— start of Information shown —

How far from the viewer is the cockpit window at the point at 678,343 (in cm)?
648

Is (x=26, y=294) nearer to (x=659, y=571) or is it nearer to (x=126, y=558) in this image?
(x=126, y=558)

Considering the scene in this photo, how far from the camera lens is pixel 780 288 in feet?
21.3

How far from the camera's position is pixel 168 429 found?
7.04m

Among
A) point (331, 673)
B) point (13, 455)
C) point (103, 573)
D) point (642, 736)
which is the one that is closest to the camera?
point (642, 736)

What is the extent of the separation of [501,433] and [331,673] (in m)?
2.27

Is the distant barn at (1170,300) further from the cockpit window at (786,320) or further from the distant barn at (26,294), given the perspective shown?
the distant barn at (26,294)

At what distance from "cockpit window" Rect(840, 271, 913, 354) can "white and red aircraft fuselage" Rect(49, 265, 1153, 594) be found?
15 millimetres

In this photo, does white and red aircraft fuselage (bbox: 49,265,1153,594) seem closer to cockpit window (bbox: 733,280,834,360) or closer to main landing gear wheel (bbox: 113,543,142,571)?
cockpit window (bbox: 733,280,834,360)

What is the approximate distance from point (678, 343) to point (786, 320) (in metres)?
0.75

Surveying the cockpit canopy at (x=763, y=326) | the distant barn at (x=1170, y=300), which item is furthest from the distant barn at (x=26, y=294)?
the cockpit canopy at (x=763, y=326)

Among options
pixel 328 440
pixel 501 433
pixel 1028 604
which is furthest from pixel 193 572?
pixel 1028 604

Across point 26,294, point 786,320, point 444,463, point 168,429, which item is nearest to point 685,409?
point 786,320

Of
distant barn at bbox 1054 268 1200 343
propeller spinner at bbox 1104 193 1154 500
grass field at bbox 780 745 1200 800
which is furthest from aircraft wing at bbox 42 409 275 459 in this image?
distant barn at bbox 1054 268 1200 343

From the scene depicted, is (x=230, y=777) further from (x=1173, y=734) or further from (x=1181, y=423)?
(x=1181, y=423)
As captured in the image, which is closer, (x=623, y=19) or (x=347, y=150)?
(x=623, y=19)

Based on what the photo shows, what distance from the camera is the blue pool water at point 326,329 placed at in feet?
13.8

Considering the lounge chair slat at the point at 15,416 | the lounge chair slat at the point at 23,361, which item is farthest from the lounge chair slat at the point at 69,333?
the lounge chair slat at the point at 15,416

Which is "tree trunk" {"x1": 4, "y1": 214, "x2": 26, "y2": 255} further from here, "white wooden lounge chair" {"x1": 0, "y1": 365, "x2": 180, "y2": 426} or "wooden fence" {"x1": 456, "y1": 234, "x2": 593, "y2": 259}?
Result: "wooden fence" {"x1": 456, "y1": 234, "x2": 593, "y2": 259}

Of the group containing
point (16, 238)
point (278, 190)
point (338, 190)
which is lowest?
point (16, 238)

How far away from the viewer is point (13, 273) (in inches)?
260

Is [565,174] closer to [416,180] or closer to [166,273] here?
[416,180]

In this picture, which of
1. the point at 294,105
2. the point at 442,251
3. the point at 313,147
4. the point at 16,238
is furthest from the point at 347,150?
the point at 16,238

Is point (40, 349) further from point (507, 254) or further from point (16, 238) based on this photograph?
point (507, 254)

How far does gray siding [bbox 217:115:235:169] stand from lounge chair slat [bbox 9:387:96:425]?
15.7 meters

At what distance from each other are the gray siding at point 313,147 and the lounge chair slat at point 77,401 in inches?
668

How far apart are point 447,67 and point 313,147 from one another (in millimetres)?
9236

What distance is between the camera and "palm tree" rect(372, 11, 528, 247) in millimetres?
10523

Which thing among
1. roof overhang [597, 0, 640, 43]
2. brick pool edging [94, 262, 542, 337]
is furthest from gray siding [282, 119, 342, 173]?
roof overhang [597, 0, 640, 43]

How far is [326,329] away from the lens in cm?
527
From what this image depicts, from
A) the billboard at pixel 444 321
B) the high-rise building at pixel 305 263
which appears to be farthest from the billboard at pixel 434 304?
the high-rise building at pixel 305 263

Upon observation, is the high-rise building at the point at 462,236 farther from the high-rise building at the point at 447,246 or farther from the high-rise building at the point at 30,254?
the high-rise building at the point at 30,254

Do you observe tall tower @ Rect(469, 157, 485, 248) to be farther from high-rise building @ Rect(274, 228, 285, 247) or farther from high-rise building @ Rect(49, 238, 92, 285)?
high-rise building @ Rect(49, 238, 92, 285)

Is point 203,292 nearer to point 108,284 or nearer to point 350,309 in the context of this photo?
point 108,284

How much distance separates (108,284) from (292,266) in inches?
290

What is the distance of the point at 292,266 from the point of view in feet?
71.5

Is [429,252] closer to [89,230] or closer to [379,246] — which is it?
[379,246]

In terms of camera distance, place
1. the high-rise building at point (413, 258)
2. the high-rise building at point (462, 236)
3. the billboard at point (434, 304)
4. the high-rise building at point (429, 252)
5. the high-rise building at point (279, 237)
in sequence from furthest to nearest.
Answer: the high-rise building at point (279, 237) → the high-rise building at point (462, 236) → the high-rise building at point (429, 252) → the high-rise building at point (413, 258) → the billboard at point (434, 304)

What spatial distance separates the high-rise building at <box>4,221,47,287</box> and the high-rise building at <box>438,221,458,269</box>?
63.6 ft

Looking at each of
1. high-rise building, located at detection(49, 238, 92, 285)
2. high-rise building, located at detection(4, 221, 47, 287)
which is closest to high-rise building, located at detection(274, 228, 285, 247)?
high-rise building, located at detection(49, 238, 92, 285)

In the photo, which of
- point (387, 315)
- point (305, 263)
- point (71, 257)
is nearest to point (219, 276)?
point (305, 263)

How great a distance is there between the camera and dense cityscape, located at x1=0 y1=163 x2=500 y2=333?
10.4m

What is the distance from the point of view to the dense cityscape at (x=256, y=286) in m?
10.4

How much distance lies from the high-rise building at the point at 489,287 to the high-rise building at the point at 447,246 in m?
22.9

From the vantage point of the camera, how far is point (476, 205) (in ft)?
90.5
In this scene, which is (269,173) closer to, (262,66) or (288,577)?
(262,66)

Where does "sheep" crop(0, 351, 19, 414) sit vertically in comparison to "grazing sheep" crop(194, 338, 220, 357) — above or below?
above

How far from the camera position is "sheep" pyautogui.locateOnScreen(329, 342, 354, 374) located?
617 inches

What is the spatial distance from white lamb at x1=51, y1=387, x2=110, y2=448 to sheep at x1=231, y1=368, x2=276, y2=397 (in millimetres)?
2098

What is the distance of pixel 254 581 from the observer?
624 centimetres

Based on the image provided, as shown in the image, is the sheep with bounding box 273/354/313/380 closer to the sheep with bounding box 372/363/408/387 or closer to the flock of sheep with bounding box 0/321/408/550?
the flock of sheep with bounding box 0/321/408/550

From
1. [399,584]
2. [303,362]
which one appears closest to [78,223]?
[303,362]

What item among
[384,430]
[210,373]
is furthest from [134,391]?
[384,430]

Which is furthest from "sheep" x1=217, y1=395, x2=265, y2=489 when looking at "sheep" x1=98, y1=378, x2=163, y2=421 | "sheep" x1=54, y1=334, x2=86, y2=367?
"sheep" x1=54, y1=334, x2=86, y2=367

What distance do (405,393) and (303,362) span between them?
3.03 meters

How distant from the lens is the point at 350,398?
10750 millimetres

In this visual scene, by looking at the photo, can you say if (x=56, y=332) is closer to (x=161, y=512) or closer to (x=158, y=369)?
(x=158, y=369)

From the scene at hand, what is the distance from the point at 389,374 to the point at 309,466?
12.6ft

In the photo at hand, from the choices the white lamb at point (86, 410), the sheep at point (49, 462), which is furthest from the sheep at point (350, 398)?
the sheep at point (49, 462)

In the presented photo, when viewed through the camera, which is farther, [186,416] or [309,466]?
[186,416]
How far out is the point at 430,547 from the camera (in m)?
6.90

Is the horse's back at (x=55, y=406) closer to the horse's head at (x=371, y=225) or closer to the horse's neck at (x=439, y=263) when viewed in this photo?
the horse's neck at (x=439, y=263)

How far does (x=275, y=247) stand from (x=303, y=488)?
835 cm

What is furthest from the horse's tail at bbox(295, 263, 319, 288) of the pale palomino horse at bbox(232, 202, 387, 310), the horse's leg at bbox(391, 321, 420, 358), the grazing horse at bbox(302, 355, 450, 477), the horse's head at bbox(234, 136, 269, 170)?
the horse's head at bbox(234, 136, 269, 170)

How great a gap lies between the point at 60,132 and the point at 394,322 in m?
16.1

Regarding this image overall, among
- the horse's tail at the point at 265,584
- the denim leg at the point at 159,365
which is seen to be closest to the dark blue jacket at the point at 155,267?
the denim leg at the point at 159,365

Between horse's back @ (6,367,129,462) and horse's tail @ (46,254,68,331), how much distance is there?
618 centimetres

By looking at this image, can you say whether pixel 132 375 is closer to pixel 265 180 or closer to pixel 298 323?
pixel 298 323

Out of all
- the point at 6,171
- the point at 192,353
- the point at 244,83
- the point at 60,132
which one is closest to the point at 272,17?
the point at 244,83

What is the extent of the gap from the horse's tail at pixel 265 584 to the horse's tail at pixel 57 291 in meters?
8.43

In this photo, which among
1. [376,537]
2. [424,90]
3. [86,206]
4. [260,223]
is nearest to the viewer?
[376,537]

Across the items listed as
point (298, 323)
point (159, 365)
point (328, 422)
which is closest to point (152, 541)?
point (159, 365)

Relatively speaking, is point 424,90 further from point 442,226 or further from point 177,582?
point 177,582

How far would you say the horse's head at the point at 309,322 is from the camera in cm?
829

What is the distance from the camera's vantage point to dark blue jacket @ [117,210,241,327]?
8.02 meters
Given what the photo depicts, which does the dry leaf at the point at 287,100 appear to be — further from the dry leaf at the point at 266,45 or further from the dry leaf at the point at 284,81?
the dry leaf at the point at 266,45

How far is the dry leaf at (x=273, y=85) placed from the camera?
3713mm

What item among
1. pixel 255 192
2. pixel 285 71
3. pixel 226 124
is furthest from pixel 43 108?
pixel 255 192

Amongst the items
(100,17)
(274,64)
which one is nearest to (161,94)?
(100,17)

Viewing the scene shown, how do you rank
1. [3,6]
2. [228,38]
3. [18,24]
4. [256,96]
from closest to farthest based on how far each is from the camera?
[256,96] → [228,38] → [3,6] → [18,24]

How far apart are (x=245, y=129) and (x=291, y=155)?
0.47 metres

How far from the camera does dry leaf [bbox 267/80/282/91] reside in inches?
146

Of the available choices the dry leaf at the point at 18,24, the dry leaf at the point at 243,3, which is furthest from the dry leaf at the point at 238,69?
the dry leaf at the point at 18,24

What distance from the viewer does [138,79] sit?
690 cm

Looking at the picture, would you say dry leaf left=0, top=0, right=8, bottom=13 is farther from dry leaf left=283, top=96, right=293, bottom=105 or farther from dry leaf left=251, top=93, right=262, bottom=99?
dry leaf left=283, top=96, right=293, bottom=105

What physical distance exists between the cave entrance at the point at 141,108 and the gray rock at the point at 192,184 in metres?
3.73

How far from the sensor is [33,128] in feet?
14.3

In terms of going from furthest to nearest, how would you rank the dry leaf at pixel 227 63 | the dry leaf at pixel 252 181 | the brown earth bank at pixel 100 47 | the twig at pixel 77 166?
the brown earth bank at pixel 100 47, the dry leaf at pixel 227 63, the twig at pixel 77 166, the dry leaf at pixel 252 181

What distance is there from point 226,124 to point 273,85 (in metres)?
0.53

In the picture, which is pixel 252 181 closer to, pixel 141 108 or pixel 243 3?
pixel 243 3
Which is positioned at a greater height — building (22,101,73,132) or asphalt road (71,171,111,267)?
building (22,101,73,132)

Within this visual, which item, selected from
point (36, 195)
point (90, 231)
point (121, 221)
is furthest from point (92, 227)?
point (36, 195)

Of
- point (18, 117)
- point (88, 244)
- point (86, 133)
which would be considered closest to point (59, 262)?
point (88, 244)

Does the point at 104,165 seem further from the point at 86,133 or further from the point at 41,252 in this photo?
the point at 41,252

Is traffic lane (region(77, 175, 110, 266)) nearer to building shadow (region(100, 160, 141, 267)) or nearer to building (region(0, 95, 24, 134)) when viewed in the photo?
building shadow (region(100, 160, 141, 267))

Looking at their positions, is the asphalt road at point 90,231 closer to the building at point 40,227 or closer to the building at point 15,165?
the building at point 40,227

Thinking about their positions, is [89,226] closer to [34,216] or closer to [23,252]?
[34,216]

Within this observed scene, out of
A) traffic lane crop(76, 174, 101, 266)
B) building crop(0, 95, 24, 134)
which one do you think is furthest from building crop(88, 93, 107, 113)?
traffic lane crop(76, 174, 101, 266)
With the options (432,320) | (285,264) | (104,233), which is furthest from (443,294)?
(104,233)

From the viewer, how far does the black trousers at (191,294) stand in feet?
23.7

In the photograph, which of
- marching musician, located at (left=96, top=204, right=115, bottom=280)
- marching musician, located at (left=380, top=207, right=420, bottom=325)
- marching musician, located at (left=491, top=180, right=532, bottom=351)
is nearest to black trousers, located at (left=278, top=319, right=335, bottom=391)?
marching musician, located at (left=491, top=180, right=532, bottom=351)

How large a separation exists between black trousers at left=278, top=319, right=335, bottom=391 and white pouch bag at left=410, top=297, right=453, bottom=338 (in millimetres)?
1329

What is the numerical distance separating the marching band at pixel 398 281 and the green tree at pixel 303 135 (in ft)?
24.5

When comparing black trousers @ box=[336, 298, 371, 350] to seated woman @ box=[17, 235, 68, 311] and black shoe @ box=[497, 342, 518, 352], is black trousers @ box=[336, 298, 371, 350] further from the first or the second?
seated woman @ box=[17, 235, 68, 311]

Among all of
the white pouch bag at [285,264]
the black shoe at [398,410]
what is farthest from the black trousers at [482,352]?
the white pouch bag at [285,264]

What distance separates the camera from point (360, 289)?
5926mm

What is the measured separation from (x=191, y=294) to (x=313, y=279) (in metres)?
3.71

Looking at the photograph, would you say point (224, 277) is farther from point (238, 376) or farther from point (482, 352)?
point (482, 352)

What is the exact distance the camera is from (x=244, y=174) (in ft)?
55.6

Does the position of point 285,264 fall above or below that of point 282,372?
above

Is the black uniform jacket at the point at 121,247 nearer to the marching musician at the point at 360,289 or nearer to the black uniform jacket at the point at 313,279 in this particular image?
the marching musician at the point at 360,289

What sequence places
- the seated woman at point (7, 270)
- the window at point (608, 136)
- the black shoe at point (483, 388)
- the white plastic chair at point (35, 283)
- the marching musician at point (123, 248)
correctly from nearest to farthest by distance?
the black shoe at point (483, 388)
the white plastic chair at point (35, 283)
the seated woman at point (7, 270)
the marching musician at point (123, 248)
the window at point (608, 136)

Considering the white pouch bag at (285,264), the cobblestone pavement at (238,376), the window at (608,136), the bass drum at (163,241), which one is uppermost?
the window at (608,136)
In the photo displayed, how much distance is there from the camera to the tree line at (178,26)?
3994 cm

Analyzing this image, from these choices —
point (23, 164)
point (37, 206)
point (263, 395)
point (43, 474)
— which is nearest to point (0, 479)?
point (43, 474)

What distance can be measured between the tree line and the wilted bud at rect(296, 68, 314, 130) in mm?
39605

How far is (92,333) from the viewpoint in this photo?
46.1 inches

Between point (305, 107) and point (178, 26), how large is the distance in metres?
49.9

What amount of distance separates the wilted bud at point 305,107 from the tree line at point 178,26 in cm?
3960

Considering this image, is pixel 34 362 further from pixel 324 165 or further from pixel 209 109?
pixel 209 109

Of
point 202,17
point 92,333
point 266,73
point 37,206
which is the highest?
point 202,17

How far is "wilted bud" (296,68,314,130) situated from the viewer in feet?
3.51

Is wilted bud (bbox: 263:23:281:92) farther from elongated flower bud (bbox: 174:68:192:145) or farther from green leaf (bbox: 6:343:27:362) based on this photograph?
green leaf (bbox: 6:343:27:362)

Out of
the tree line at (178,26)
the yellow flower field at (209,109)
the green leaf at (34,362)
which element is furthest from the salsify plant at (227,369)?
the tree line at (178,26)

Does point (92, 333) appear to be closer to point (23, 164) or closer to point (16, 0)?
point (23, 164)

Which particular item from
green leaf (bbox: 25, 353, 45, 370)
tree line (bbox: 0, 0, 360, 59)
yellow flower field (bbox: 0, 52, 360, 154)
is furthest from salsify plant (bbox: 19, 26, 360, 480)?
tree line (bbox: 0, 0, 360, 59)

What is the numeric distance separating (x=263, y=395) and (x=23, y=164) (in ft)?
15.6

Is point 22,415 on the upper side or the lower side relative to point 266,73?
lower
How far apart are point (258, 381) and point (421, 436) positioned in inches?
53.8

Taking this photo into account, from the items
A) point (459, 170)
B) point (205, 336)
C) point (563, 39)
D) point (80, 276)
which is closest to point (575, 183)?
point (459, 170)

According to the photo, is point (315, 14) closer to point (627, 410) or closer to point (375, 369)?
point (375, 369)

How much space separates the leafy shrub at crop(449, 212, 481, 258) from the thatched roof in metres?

— end of Information shown —

Set exercise
Output exactly the lines from the one containing "What is the numeric distance" through the last line of the entries, both ends included.

Exercise result
What is the numeric distance separating (x=263, y=395) and (x=23, y=164) (in ft)?
15.6

Is point 22,415 on the upper side or the lower side relative to point 266,73?
lower
How far apart are point (258, 381) and point (421, 436) positioned in inches?
53.8

Taking this photo into account, from the items
A) point (459, 170)
B) point (205, 336)
C) point (563, 39)
D) point (80, 276)
which is closest to point (575, 183)?
point (459, 170)

According to the photo, is point (315, 14) closer to point (627, 410) or closer to point (375, 369)?
point (375, 369)

How much space separates the leafy shrub at crop(449, 212, 481, 258) from the thatched roof in metres?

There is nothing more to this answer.